Creativity and Invention started by thinking outside the box (I'd prefer to call it "thinking without the box"). It's like seeing how bird flies can be applied to aeronautics by Wright brothers. Its like seeing how enzyms and DNA manufacturing in our own body system can be applied to "dry" physics in Molecular Nanotechnology. The key of these ideas is one: analogical-divergent thinking. A level of thinking done by getting out of our own comfort zone and apply other's point of view to ours.

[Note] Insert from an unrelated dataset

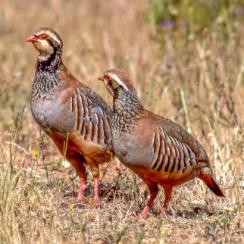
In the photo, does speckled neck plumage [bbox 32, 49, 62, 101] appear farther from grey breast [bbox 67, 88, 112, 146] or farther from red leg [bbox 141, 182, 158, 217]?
red leg [bbox 141, 182, 158, 217]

And thats how Nanotechnology Law will develop. In order to create the legal infrastructure for the world of tomorrow, creative lawyers have tried to build models of parenthood law from IP law and Nanotech Law from Space Law.
 
As the Brand Builder concludes:
 
"When you don't stop to look around once in a while, when you only stick to what you know, you lose your ability to see anything outside of what you want to see. You stop learning. You stop innovating. You stop growing as a professional. As a person. As an artist. As a leader. It's the hyper-specialist's trap, and it's a dangerous one. This is the kind of stuff that can invalidate an illustrious career in one misguided speech or article. It can destroy brands inside of a couple of years....Scary? You bet."
 
Of course, Drucker's relevance will need to be reexamined to adopt to the future world. But I guess he wasn't mistaken when he said that we need specialization. Specialization and interdisciplinary approach is required but hyper-specialization is wrong. In one of his statement, Drucker did said:
 
"This is particularly important as innovation in any one knowledge area tends to originate outside the area itself..... The new approaches to the study of history have, for instance, come out of economics, psychology and archeology all disciplines that historians never considered relevant to their field and to which they had rarely before been exposed....... By itself, specialized knowledge yields no performance."